Wednesday, September 19, 2018

I do too

I struggle with sleep and with depression. I am well acquainted with that heavy feeling that relentlessly pulls one down down down into an abyss of darkness. I often don't like being in my own skin or being with other people. I have the head knowledge that I am beautiful and that being with others is so important but it doesn't translate easily to my heart every day. I have to work at it. I have to make myself fight for gratitude and I have to borrow the joy of God daily. My family isn't perfect and I'm not the best mother and I often fail others. Others struggle much more, others struggle less, but I struggle. And I just need anyone who knows me or likes me to know that. I struggle TOO.  

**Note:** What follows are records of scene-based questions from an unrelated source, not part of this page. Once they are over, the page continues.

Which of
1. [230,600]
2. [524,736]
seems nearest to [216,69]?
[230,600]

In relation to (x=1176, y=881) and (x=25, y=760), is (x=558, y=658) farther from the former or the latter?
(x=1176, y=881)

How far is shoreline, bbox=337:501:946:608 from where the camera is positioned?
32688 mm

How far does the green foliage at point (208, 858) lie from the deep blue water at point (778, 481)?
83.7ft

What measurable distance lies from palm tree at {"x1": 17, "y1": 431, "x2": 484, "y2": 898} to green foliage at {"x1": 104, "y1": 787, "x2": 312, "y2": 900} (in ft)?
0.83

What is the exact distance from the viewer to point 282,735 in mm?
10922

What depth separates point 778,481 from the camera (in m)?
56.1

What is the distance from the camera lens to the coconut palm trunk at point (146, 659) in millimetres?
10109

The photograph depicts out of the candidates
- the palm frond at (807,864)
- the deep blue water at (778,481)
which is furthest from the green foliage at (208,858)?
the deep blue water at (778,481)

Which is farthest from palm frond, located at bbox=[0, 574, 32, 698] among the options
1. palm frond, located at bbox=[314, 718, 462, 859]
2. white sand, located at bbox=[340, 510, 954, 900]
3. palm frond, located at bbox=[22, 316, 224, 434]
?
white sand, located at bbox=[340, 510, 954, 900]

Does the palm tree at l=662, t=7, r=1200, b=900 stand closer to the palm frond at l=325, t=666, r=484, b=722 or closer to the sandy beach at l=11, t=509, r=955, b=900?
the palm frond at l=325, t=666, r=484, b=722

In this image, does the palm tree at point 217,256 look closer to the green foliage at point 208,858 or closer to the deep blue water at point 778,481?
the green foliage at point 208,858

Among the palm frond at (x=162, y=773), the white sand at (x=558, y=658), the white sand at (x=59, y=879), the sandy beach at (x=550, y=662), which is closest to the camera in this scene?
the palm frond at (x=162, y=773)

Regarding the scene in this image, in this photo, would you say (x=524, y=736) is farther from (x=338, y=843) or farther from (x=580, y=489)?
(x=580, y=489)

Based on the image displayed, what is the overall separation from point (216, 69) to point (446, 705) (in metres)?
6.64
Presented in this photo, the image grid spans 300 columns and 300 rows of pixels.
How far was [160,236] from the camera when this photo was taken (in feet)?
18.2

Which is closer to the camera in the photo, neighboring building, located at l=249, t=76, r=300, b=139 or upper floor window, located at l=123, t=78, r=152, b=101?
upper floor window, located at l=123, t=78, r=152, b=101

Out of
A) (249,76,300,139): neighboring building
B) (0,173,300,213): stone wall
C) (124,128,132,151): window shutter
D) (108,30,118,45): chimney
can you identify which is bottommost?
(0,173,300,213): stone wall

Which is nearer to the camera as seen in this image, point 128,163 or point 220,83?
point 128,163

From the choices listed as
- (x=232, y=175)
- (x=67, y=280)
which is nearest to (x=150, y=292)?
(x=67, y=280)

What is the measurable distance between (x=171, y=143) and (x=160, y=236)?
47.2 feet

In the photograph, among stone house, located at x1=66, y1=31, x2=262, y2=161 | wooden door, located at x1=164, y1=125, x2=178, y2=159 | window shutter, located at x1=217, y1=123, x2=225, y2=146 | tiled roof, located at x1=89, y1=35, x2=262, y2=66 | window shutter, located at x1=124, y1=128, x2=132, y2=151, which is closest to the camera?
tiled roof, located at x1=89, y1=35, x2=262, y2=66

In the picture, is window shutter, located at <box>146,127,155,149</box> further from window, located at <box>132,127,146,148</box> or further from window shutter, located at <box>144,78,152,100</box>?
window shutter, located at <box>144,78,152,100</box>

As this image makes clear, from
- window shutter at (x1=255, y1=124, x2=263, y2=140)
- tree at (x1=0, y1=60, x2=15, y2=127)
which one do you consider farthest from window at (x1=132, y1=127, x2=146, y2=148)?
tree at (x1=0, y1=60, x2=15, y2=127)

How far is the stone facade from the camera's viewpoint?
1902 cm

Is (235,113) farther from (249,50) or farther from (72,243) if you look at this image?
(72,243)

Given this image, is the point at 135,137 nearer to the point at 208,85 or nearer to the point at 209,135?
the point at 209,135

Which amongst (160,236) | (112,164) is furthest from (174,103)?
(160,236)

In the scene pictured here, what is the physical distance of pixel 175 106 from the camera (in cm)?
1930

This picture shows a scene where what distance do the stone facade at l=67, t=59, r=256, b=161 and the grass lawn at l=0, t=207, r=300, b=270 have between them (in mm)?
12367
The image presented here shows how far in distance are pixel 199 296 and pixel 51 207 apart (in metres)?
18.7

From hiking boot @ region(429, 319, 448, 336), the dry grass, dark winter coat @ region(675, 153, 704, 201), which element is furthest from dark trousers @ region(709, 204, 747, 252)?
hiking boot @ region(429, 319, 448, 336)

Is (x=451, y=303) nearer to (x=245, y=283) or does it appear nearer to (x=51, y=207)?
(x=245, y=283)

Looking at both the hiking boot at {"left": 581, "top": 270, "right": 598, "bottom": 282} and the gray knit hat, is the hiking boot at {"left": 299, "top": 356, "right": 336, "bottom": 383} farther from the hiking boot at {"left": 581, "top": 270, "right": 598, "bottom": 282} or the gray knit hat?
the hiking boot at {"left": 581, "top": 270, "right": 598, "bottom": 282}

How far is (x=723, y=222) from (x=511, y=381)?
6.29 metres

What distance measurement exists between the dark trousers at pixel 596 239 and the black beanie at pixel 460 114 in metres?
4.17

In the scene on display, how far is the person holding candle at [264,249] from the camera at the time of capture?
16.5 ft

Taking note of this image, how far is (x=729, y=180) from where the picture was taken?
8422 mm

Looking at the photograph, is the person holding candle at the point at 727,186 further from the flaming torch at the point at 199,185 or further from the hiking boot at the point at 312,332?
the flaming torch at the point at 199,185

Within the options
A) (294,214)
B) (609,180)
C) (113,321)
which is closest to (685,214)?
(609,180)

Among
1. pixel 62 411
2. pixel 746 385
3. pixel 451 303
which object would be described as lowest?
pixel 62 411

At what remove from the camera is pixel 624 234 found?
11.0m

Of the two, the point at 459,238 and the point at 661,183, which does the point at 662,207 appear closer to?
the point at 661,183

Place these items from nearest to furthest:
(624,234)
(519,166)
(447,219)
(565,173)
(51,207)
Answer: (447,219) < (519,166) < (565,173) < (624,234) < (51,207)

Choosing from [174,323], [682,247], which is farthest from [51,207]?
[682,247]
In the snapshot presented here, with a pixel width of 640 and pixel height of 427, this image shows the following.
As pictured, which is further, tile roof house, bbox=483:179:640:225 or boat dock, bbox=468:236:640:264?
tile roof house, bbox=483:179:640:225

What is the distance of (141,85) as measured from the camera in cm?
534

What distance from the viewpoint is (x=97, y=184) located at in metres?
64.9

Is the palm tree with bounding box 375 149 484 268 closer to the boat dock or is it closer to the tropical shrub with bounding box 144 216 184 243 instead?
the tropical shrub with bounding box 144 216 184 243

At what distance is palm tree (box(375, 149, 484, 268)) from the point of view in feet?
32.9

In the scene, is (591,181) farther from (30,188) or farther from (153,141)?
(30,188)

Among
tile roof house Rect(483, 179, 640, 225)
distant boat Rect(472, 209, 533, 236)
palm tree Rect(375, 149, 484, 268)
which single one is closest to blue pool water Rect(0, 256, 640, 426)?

If you see anything good in me, it's because I've hidden myself in the Rock. I've let the Spirit fill me and use me and that's all I've got. I take medicine and supplements and I watch what I eat (most times) and I've taken to meditating more often and practicing hospitality and gratitude and these are all important. But being myself and taking care of myself isn't enough. I have to let the Spirit of God take care of me, let myself be set free in Jesus, to let truth wash over me every day so that I can run free and into the calling God has just for me. This doesn't fix circumstances but it brings peace when I let it.  

Last night an old friend and I were talking about our personality types and she said, "I'm really surprised [that we're the same type]... I don't know what that means except I guess that I battle against anxiety and depression and I guess I don't imagine that you do?" So this is just me getting real and setting the record straight. I struggle too. You are not alone.

Thursday, September 13, 2018

beauty comforts


In Anthony Ray Hinton's book The Sun Still Shines, he describes the 30 years he spent on death row for a crime he didn't commit.  His story is heartwrenching and moving and I highly recommend reading it, but one of the things I've been pondering was what he briefly mentioned about his visits with his mother. Of the two sets of prison clothes Anthony was issued, he wore one set daily but the other set he folded carefully and set aside for visiting day so that on the day his mama and his best friend Lester visited, he could look his very best.  It was a very small thing, but it was something Anthony could do to comfort his mom.  It's a principle I've come to understand.  Or maybe it's a theory.  But this is it:  beauty comforts. Even if it's just your best set of prison whites and a smile. 

It's why floral arrangements fill funeral homes.  It's why mamas sing lullabies to their crying babies.  It's why the sight of a football player or celebrity at a pediatric cancer unit makes us tear up- we know that this is right and good.  People who can make a beautiful football pass or sing a beautiful song or make a beautiful movie- these people coming to be with us in our suffering- this comforts. That's not to say that the presence of beauty just makes us feel better, but it can also bolster our strength and sensibilities and actually make us stronger in the midst of the sufferings we encounter.   All beauty points to the God of all comfort, the One who is always with us.  It reminds us of the very presence and care of God.

It's like the rainbow I captured on the way to a funeral- God's comfort in our storms.

These glimpses of Presence and Beauty don't make our sufferings completely dissipate and they don't give us all the answers.  But it gives us enough of a hint to make it through if we can receive it. 

It's why Paul tells us that "whatever is true, whatever is noble, whatever is right, whatever is pure, whatever is lovely, whatever is admirable- if anything is excellent or praiseworthy- think about such things."  Philippians 4:8

There are some flowers just starting to wilt on my coffee table.  A friend remembers me every year on September 7th- the due date for what would have been my fourth baby had I not miscarried.   The flowers were beautiful but they don't hold a candle to her the beauty of her thoughtfulness and her love and her presence in my life. 

May we all be that kind of beauty-bearing person in a dark and suffering world.